▶ **Recorded data**
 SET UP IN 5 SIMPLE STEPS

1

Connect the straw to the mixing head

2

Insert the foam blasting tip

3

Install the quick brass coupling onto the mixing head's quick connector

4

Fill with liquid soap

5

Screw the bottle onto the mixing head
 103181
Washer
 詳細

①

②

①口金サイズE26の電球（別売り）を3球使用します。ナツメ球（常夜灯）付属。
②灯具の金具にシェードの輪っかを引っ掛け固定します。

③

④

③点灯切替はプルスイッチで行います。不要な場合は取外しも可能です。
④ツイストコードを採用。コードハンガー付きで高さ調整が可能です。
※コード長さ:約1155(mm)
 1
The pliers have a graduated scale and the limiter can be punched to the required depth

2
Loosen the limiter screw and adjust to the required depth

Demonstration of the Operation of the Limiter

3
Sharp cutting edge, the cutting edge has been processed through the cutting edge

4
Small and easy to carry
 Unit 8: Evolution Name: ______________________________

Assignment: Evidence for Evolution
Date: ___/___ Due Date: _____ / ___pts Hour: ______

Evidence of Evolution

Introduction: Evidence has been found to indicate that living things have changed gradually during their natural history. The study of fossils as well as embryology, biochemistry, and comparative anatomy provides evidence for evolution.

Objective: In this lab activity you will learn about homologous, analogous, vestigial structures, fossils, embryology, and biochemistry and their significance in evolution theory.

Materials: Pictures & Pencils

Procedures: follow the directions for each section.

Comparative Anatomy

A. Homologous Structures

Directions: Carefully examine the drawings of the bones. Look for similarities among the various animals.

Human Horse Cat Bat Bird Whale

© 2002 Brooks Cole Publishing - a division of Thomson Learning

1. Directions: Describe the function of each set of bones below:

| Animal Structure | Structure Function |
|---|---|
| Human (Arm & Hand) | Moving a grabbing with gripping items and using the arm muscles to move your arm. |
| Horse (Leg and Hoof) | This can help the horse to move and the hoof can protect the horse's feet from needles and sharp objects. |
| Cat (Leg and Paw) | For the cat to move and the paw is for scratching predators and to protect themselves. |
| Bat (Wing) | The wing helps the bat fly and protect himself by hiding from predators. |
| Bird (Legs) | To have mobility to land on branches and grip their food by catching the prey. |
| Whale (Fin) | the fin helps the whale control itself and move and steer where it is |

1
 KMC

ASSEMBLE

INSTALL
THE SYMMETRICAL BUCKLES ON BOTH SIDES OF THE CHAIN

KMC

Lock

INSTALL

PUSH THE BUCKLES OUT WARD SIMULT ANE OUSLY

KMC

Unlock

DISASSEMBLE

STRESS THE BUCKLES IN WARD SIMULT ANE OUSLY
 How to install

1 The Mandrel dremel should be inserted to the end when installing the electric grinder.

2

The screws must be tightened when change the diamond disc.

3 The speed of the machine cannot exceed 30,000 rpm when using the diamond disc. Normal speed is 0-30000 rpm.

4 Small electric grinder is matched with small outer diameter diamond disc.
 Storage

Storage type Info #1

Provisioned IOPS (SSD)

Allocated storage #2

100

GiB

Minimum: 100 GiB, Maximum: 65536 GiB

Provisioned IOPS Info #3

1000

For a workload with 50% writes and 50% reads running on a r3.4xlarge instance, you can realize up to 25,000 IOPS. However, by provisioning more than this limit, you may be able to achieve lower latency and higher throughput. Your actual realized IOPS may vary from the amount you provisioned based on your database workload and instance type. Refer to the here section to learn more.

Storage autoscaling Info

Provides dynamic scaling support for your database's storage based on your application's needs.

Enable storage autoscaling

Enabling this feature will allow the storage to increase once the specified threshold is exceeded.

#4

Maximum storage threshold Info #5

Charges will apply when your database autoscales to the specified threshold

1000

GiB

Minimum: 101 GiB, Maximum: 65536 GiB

▶ **GOAL OF THE EXERCISE**
Please return, exactly as written, the line containing "the prey. |" and every line after it through the end of the records above, and nothing else.

▶ **RESULT OF THIS TASK**
| Bird (Legs) | To have mobility to land on branches and grip their food by catching the prey. |
| Whale (Fin) | the fin helps the whale control itself and move and steer where it is |

1
 KMC

ASSEMBLE

INSTALL
THE SYMMETRICAL BUCKLES ON BOTH SIDES OF THE CHAIN

KMC

Lock

INSTALL

PUSH THE BUCKLES OUT WARD SIMULT ANE OUSLY

KMC

Unlock

DISASSEMBLE

STRESS THE BUCKLES IN WARD SIMULT ANE OUSLY
 How to install

1 The Mandrel dremel should be inserted to the end when installing the electric grinder.

2

The screws must be tightened when change the diamond disc.

3 The speed of the machine cannot exceed 30,000 rpm when using the diamond disc. Normal speed is 0-30000 rpm.

4 Small electric grinder is matched with small outer diameter diamond disc.
 Storage

Storage type Info #1

Provisioned IOPS (SSD)

Allocated storage #2

100

GiB

Minimum: 100 GiB, Maximum: 65536 GiB

Provisioned IOPS Info #3

1000

For a workload with 50% writes and 50% reads running on a r3.4xlarge instance, you can realize up to 25,000 IOPS. However, by provisioning more than this limit, you may be able to achieve lower latency and higher throughput. Your actual realized IOPS may vary from the amount you provisioned based on your database workload and instance type. Refer to the here section to learn more.

Storage autoscaling Info

Provides dynamic scaling support for your database's storage based on your application's needs.

Enable storage autoscaling

Enabling this feature will allow the storage to increase once the specified threshold is exceeded.

#4

Maximum storage threshold Info #5

Charges will apply when your database autoscales to the specified threshold

1000

GiB

Minimum: 101 GiB, Maximum: 65536 GiB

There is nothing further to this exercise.